Right away Nance wanted me to “wink” at a cute and much younger guy.
“I’m not winking,” I said. “And I’m not going on dates with men 15 years younger.”
She conceded that that made practical sense, but it was far less of a vicarious thrill for her. Luckily, because thrills on the cancer unit were my immediate concern, messages piled up in Darkbird9’s inbox. It was easy to weed out the unsuitable.
“You’re perfect,” one man wrote. “Marry me.”
“You’d look great in something silky,” another declared.
I didn’t reply to the gentleman who wrote, “I you want date and bring you to restaurant nice.”
It took discipline not to reconsider my ban on younger men, and not just because Nance kept saying, “This is bleak, Vik,” as we scrolled through the age-appropriate ones. There were paunchy men who penned letters tinged with sad, wry hopefulness. And fit guys in tight cycling shirts who asked to take me out between a scuba trip to the barrier reef and training for a triathlon in Utah.

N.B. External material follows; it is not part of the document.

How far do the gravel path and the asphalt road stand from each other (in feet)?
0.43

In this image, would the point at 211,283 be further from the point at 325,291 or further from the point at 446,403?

Their notes sounded aerobic.
Eventually I scheduled myself for five dates in a week: one at lunch each day, followed by a debrief on the oncology unit.
The next week Nance and I were sitting in an alcove on her floor, the Hudson River glimmering out the window. I was telling her how date No. 1 had proposed a second date as we finished our Cobb salads. As someone who had been online dating for months, he had assured me that our date was pretty much perfection.
A chemo drip in her arm, Nance said, “You don’t have to sleep with him, but would you go out again?”
“Perfectly nice,” I said. “But he’s not for me.”
In fact, the whole dating game seemed more and more like a pathetic diversion.
“Let me look at him again,” she said, tilting the screen.
I clicked on his profile.
“What were we thinking?” she said, wincing. “Show me tomorrow.”